L'appréciation des conséquences manifestement excessives ou de l'impossibilité d'exécution visées par l'article 524 du code de procédure civile impose un contrôle de proportionnalité de la sanction qu'est la radiation au regard des dispositions de l'article 6 de la Convention de sauvegarde des droits de l'Homme et des libertés fondamentales (ci-après, « la CESDH ») ainsi que l'a jugé la Cour européenne des droits de l'Homme (ci-après, « la CEDH ») dans son arrêt [V] c. France du 10 octobre 2013 (n° 37640/11, §31 à 33) qui précise que :
« le "droit à un tribunal", dont le droit d'accès constitue un aspect particulier, n'est pas absolu et se prête à des limitations implicitement admises, notamment quant aux conditions de recevabilité d'un recours, car il appelle de par sa nature même une réglementation par l'Etat, lequel jouit à cet égard d'une certaine marge d'appréciation.
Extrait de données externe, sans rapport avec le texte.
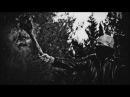 Acherontas Amarta (Formulas of Reptilian Unification II) Second Track Premiere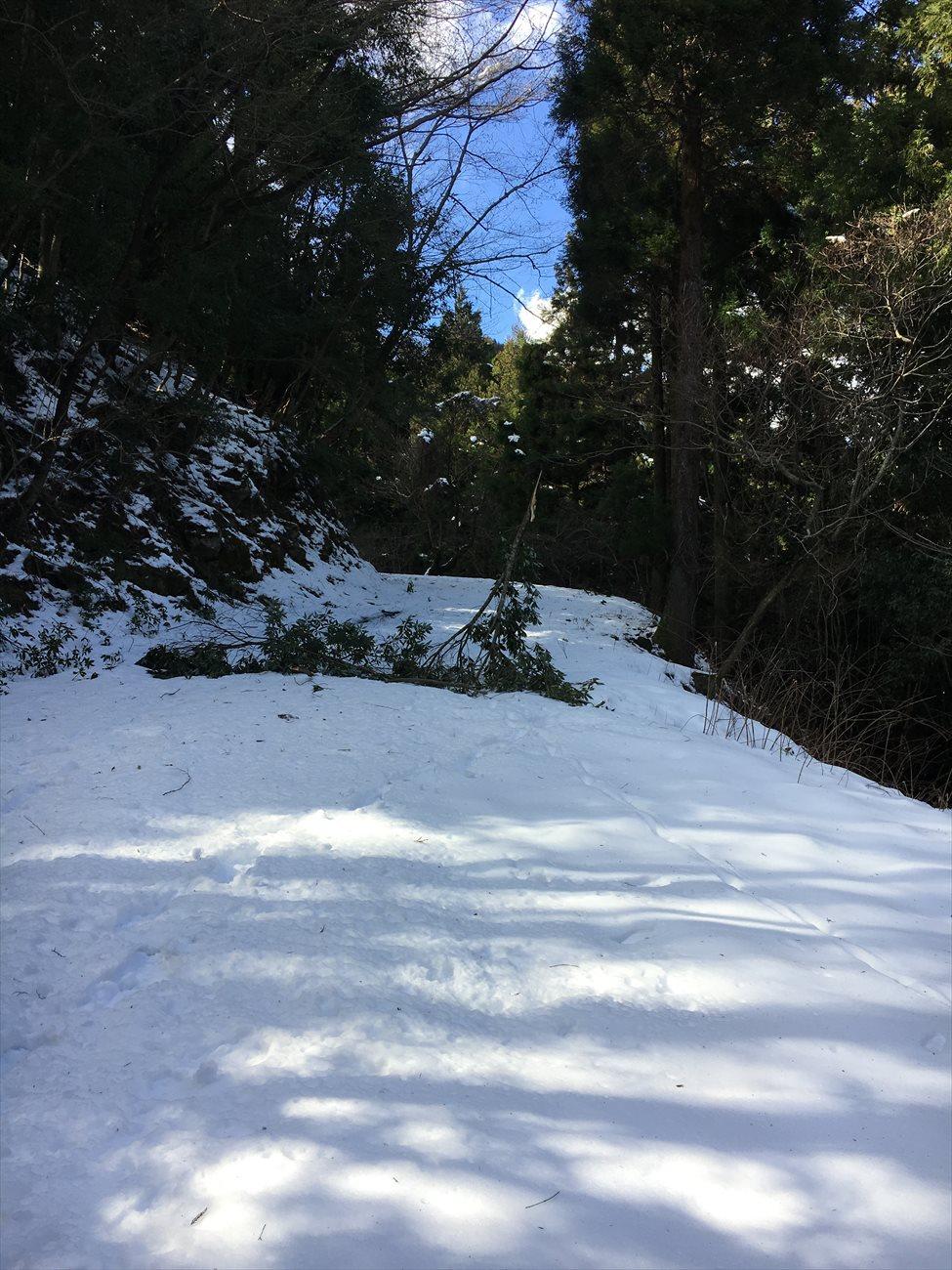 強風で倒れていた木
Toutefois, ces limitations ne sauraient restreindre l'accès ouvert à un justiciable de manière ou à un point tels que son droit à un tribunal s'en trouve atteint dans sa substance même ; enfin, elles ne se concilient avec l'article 6§1 que si elles tendent à un but légitime et s'il existe un rapport raisonnable de proportionnalité entre les moyens employés et le but visé ['] ;
En outre, l'article 6§1 de la Convention n'oblige pas les Etats contractants à instituer des cours d'appel ou de cassation. Toutefois, si de telles juridictions sont instituées, la procédure qui s'y déroule doit présenter les garanties prévues à l'article 6, notamment en ce qu'il assure aux plaideurs un droit effectif d'accès aux tribunaux pour les décisions relatives à leurs droits et obligations de caractère civil ['] ;
La Cour a déjà examiné la question de savoir si une mesure de radiation du rôle, prononcée par un conseiller de la mise en état en application de l'article 526 du code de procédure civile, pouvait être admise au regard des exigences du droit à un tribunal. À cette occasion, elle a jugé légitimes les buts poursuivis par cette obligation d'exécution d'une décision pour laquelle l'exécution provisoire a été ordonnée, à savoir notamment assurer la protection du créancier, éviter les appels dilatoires et assurer la bonne administration de la justice en désengorgeant les tribunaux. Elle a cependant considéré que, compte tenu de l'effet privatif de celle-ci sur le droit à un double degré de juridiction, l'Etat disposait en la matière d'une marge d'appréciation plus restreinte que dans les affaires portant sur un retrait du rôle de la Cour de cassation en vertu de l'article 1009-1 du même code. Elle s'est alors attachée à déterminer si la mesure de radiation, telle qu'appliquée à la situation considérée, s'analysait en une entrave disproportionnée au droit d'accès à la cour d'appel ['] ».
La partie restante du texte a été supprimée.